Please keep only the lines below that contain the string "scene", copying each of them in full.
::: Exercise input
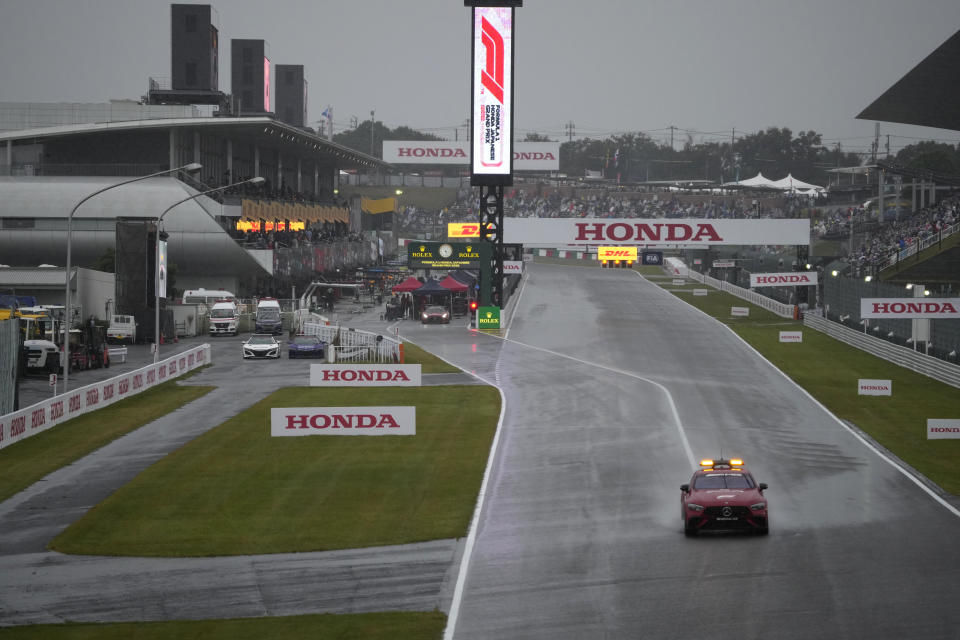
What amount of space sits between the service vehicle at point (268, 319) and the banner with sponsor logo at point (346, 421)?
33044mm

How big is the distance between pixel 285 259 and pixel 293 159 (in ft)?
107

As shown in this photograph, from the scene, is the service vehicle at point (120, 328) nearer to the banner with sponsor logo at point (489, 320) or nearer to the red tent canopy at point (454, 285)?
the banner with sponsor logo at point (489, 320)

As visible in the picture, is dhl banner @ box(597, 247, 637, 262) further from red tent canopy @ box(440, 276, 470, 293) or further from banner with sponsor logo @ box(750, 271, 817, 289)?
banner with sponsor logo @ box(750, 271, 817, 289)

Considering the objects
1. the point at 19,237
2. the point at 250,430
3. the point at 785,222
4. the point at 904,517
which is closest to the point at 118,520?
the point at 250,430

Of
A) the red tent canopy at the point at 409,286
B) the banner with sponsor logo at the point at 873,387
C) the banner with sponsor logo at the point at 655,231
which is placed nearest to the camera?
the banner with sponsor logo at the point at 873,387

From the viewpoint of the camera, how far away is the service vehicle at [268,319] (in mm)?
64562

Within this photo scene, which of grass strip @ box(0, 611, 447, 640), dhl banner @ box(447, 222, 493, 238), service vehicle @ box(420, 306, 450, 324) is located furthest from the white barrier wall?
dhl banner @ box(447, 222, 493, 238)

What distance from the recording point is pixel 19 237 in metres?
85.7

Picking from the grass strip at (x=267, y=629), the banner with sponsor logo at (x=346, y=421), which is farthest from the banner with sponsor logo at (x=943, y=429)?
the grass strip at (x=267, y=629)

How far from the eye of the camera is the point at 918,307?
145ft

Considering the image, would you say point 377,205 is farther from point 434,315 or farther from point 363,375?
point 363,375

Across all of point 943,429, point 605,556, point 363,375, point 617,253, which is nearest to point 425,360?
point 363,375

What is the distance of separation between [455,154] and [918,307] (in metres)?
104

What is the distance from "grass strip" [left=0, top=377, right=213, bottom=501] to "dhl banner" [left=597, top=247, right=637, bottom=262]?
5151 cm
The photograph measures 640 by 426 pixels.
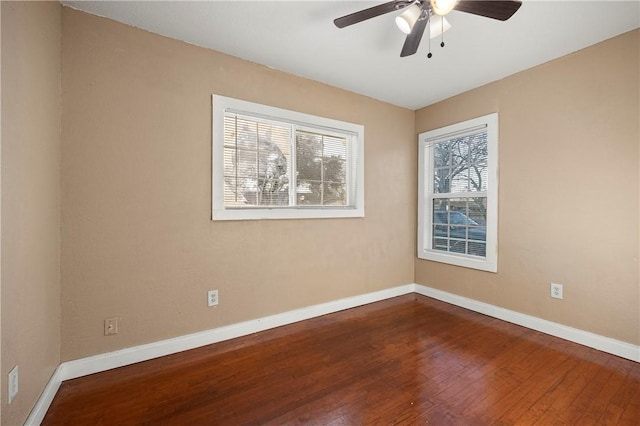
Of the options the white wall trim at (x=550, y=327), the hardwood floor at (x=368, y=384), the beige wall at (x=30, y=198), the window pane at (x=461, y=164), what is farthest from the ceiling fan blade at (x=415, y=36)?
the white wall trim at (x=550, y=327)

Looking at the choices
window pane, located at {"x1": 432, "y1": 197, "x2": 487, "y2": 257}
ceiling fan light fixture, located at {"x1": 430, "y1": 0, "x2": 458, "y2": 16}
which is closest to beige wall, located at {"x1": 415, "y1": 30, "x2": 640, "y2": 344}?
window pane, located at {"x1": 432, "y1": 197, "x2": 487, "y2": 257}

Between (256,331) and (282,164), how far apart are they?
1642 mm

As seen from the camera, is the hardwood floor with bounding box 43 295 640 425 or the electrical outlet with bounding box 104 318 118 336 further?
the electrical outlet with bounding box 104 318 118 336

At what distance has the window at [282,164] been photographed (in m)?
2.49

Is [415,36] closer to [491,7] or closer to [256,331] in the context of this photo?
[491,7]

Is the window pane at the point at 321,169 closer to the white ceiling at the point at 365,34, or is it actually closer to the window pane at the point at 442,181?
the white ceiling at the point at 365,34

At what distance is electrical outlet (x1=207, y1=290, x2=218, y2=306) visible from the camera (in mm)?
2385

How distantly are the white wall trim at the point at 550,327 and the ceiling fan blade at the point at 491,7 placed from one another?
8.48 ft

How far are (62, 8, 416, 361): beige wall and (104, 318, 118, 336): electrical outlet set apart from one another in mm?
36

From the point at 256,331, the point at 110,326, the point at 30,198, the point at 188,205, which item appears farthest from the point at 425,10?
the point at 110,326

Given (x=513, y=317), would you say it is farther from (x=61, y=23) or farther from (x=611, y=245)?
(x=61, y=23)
::::::
::: Exercise input
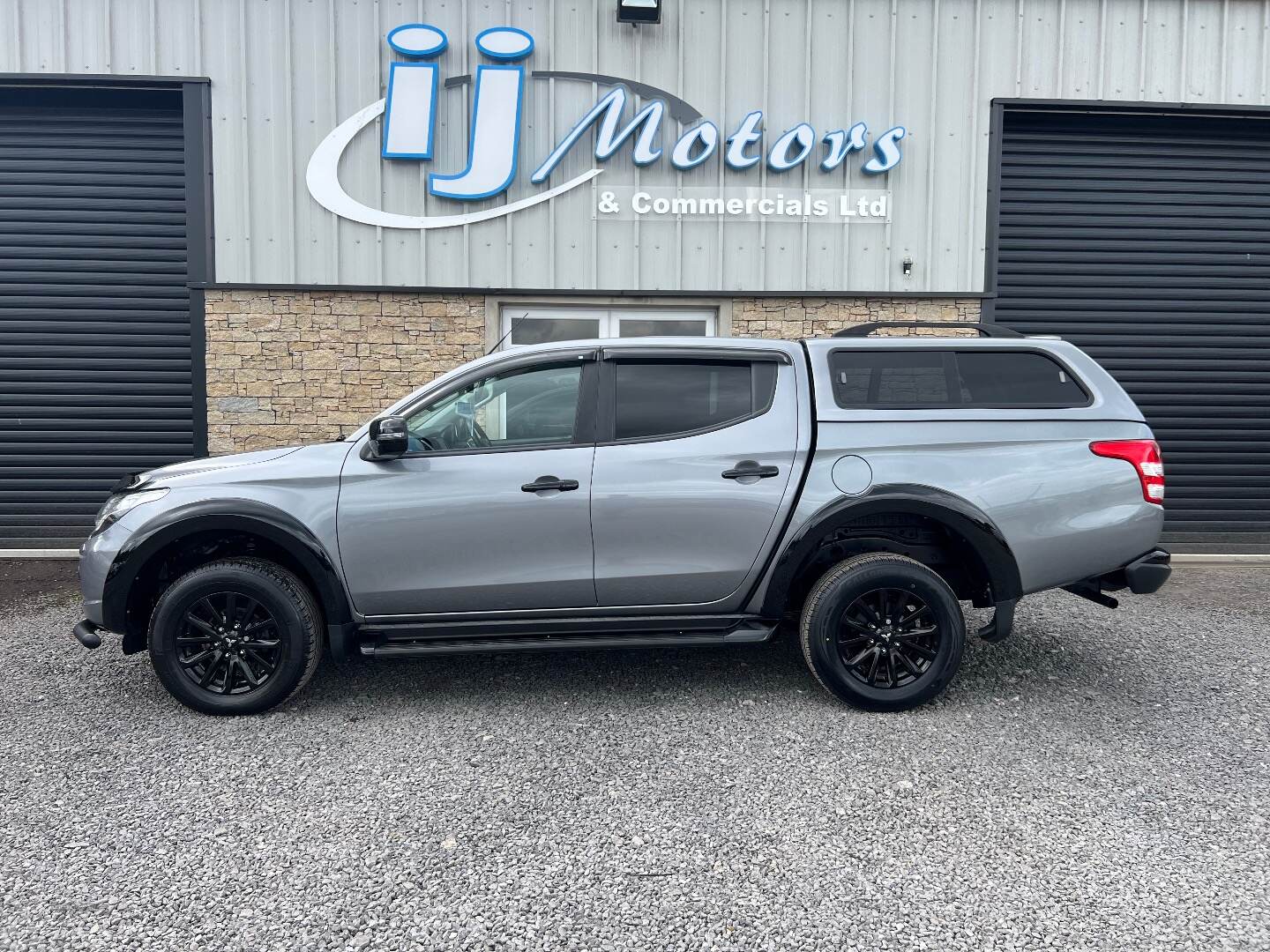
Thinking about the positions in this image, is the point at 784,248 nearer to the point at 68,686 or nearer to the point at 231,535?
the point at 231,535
::::::
▸ Response to this task
As shown in this photograph, from the scene, is the service vehicle at point (120, 328) nearer to the banner with sponsor logo at point (489, 320) or nearer to the red tent canopy at point (454, 285)?
Within this photo scene, which of grass strip @ box(0, 611, 447, 640), dhl banner @ box(447, 222, 493, 238), service vehicle @ box(420, 306, 450, 324) is located furthest from the white barrier wall?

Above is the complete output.